Deciphering Venetian handwriting: Difference between revisions

Introduction

The cadasters are essential documents which describe the land reliably and precise manner. The shape of the lots, buildings, bridges, and layout of other urban works are meticulously documented and annotated with a unique number. The "Sommarioni" are the key to reading the map as they contain the parcel number (ref to the map), owner's name, toponym, intended use of the land or building, surface area of the land. The Napoleonic cadaster is an official record of the entire French empire. On the 15th of September 1807, a new law gave the order that the French Empire is to be meticulously measured and documented. This allowed the government to tax their subjects for the land that they owned. More historical information can be found in this article from Le Monde.

These documents now allow historians to research the evolution of the city. The cadaster that this project will focus on is the Venetian cadaster created between 1807 and 1816 as a result of the law previously mentioned.

These documents are a very useful source of information for historians studying these periods of history. To help them in this task, large amounts of historical documents have been dititalized in the scope of the Venice Time Machine project. The "Sommarioni" have been the focus of previous projects that have focused on manually digitalizing the content of these records. Sadly will doing this process the link to the page that contained the information was lost. A previous attempt to reestablish this link was done in the Mapping Cadasters, DH101 project. The motivation of this project was to attempt to improve the result that they obtained by trying a new approach.

The goal of this project is to create a pipeline that allows reestablishing the mapping between the digital scans of the "Sommarioni" and the digital version of it as an excel spreadsheet. To produce this pipeline, a mix of a deep neural network for handwriting recognition, a cycleGAN to extract patches, and classical image processing technics, and unsupervised machine learning.

The result of the pipeline is adding the links to the original source document. If our matching procedure used the Possesore field to identify the match a link to that patch will be added to the excel document. This is useful to check if the automatic matching is correct. A second image link is added to be able to see the entire line in the source document.

Planning

Week 09

• Input  : Sommarioni images
• Output : Patch of pixels containing text with coordinate of the patch in the Sommarioni
• Step 1 : Segment hand written text regions in Sommarioni images ✅
• Step 2 : Extraction of the patches ✅

Week 10

• Input  : transcription (Excel File), tuples (page id, patch) extracted in week 9
• Output : line in the transcription -> page id
• Step 1 : HTR recognition in the patch and cleaning  : (patch, text) ✅
• Step 2 : Find matching pair between recognized text and transcription ✅
• Step 3 : New excel file with the new page id column ✅

Week 11

• Step 1 : Apply the pipeline validated on week 10 on the whole dataset ✅
• Step 2 : Evaluate the quality and based on that decide of the tasks for the next weeks ✅

Week 12

• Depending of the quality of the matching
  • Improve image segmentation ✅
  • More precise matching (excel cell) -> (page id, patch) in order to have the precise box of each written text ❌
  • Use an IIF image viewer to show the results of the project in a more fancy way ❌

Methodology

The project can be summarized as a 4 steps pipeline as shown on figure seen in the introduction.

****

EXERCISES TO COMPLETE:
1. From the Venetian handwriting page, copy word for word the passage starting at "These documents now" and ending at "law previously mentioned.".
2. Put this sentence from the Venetian handwriting page into Spanish: "These documents now allow historians to research the evolution of the city."

SUPPLIED MATERIAL:
****

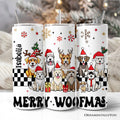 Personalized 20 oz tumbler with lid and straw, Isabella name and Merry Woofmas dog graphic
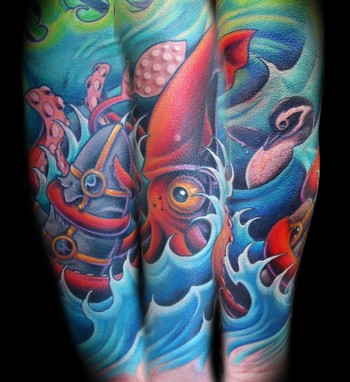 Squid In Sea Tattoo Design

****

TASK ANSWERS:
1.
These documents now allow historians to research the evolution of the city. The cadaster that this project will focus on is the Venetian cadaster created between 1807 and 1816 as a result of the law previously mentioned.

2. Estos documentos permiten ahora a los historiadores investigar la evolución de la ciudad.